Events

Berkeley Film & Media Seminar

Fig.2.9

Noa Steimatsky – Roland Barthes Looks at the Stars

Fri, Apr 29, 2016, 12:00 am

142 Dwinelle Hall

Co-sponsored by the departments of French and Italian Studies

This talk explores Roland Barthes’s several texts of the early 1950s concerning the face in film and in visual culture, high and low. Most intriguing in this regard is the little known “Visages et figures” — possibly Barthes’s most extensive, and friendliest, discussion of the moving image. Largely neglected in film scholarship, this eclectic essay clearly links Barthes to Bazin’s and Morin’s understanding of the moving image as a “technology of magic” – a mythological system that forges social and psychic forms. Barthes posits the cinema as a privileged arena for a modern anthropology of the human face, also begging us to re-think, in its light, questions of art and commerce in late-modernity.
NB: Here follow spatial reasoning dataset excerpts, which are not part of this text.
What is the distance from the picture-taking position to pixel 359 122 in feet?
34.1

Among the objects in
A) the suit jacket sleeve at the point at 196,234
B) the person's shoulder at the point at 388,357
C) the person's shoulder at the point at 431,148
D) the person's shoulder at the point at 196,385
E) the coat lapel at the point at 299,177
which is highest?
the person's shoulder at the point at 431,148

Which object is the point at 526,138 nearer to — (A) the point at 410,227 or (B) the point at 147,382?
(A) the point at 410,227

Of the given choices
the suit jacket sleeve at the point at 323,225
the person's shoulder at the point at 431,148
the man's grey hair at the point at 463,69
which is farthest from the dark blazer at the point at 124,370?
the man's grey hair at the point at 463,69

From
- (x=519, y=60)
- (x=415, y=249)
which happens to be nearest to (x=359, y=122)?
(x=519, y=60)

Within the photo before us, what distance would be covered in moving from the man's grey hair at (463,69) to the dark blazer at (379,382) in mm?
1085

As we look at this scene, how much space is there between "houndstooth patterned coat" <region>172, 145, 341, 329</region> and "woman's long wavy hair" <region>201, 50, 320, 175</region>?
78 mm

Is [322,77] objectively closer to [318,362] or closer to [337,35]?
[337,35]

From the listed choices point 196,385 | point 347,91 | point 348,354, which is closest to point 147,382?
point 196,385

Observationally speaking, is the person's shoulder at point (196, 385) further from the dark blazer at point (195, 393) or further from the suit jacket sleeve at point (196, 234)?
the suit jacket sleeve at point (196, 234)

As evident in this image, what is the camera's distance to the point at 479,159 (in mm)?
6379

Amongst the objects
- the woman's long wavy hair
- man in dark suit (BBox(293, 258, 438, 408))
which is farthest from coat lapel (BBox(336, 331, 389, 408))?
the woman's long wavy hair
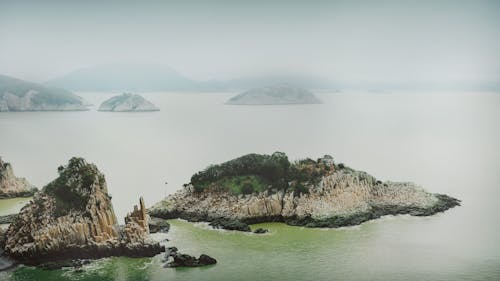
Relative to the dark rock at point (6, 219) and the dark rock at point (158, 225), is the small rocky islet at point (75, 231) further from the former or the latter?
the dark rock at point (6, 219)

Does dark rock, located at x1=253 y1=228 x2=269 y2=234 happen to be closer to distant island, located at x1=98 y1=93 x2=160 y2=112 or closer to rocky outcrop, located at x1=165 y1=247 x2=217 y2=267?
rocky outcrop, located at x1=165 y1=247 x2=217 y2=267

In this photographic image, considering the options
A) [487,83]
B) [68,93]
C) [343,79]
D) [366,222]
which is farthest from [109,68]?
[487,83]

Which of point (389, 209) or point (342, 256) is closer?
point (342, 256)

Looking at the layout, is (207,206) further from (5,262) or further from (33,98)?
(33,98)

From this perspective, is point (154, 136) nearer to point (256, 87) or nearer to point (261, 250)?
point (256, 87)

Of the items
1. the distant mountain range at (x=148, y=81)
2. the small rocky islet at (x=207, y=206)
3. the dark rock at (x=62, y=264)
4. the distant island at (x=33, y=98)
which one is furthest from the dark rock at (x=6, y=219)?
the distant mountain range at (x=148, y=81)
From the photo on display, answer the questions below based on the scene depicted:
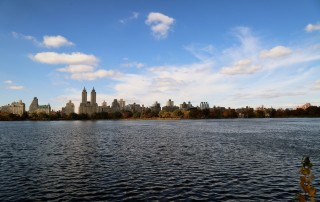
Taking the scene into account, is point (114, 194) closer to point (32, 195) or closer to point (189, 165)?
point (32, 195)

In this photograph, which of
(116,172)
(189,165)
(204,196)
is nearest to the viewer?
(204,196)

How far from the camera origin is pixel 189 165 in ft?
159

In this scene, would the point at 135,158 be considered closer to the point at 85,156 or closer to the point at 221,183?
the point at 85,156

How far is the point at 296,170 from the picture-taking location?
1722 inches

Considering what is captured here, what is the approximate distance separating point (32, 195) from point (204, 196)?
1880cm

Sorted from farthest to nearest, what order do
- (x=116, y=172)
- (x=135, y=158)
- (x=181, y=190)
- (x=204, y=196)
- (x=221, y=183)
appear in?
(x=135, y=158), (x=116, y=172), (x=221, y=183), (x=181, y=190), (x=204, y=196)

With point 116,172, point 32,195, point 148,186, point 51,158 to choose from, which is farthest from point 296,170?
point 51,158

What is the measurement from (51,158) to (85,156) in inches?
257

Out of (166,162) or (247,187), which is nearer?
(247,187)

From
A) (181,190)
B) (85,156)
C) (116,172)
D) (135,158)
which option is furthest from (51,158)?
(181,190)

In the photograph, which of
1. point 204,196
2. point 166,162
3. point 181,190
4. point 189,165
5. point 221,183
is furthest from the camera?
point 166,162

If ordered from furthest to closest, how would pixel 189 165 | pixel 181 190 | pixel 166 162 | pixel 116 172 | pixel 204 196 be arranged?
pixel 166 162
pixel 189 165
pixel 116 172
pixel 181 190
pixel 204 196

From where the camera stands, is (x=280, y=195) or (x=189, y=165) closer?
(x=280, y=195)

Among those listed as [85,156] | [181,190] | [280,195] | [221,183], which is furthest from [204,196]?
[85,156]
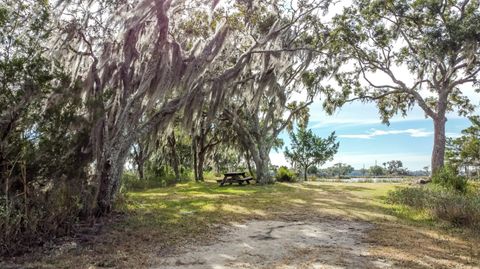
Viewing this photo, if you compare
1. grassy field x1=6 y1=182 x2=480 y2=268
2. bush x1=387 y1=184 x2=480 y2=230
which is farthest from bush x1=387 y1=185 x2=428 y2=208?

However, Barthes’s continued discomfort with the illusionistic effects of movement, bound up with the expressive pitfalls of the cinematic face, suggest that we might ask, once again: what is an image when it moves?

Noa Steimatsky’s scholarship braids questions of film theory and aesthetics with historical research on postwar cinema. She was the recipient of several honors, among which the Fulbright Award, the Getty Research Grant, and the National Endowment for the Humanities Rome Prize. Steimatsky was faculty member at the Dept. of the History of Art at Yale University, and tenured at the Dept. of Cinema and Media Studies in the University of Chicago. This spring she is visiting faculty at UC Berkeley’s Dept. of Italian Studies. Her first book Italian Locations: Reinhabiting the Past in Postwar Cinema (2008) was published by the University of Minnesota Press. Her groundbreaking research on the displaced persons camp at Cinecittà has been the inspiration for documentary film. Her new book, The Face on Film, will be coming out Fall 2016 by Oxford University Press: it explores ways in which archaic desires and modern anxieties converge in post-classical cinema’s radical encounters with the human visage, particularly through the work of Hitchcock, Antonioni, Warhol, and Bresson.